• **Verilen Metin**:
Ekrem Kızıltaş

EKREM KIZILTAŞ

Tarihi 3 Aralık 2023

Siyonistler avuçlarını yalar!..

İhsan, arkadaşlarının çaylarını dağıttıktan sonra otururken:
- Evet, korktuğumuz oldu ve toplamda 7 gün süren insani aradan sonra İsrail, alçakça saldırılarına tekrar başladı. Halbuki insani aranın kalıcı ateşkese dönüşebileceğine dair ümitler vardı… Melih Bey:




- İsrail ile Hamas arasındaki çatışmalara 4 gün 'insani ara' verilmesi, 24 Kasım Cuma günü bizim saatimizle saat 8'de başlamış ve sonra üç gün uzatılmıştı. Ama dün sabah itibariyle bitti maalesef…
- Bundan sonraki gidişat nasıl olur?..

• **Verilen Girdiler**:
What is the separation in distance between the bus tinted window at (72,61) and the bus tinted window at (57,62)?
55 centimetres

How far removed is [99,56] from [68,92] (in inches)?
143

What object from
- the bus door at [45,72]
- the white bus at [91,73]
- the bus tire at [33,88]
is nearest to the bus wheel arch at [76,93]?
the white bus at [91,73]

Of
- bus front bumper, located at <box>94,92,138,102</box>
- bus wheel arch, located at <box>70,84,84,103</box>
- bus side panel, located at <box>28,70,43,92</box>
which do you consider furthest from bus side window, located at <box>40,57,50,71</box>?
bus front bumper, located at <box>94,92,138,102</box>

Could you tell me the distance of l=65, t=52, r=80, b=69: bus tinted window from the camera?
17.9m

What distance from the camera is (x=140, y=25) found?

• **Çalışma Yönergeleri**:
a: Metne göre şu soruları yanıtlayın:
(i) Arkadaşlarının çaylarını kim dağıtıyor?
(ii) İnsani ara başta kaç gün için verilmişti?
(iii) İnsani ara hangi gün ve saatte başlamıştı?
b: Lütfen metinde "İhsan, arkadaşlarının çaylarını" sözcüklerinden "gidişat nasıl olur?.." sözcüklerine kadar olan kısmı olduğu gibi yazın.

• **Çözümler**:
a:
(i) İhsan
(ii) 4 gün
(iii) 24 Kasım Cuma günü, bizim saatimizle saat 8'de

b:
İhsan, arkadaşlarının çaylarını dağıttıktan sonra otururken:
- Evet, korktuğumuz oldu ve toplamda 7 gün süren insani aradan sonra İsrail, alçakça saldırılarına tekrar başladı. Halbuki insani aranın kalıcı ateşkese dönüşebileceğine dair ümitler vardı… Melih Bey:




- İsrail ile Hamas arasındaki çatışmalara 4 gün 'insani ara' verilmesi, 24 Kasım Cuma günü bizim saatimizle saat 8'de başlamış ve sonra üç gün uzatılmıştı. Ama dün sabah itibariyle bitti maalesef…
- Bundan sonraki gidişat nasıl olur?..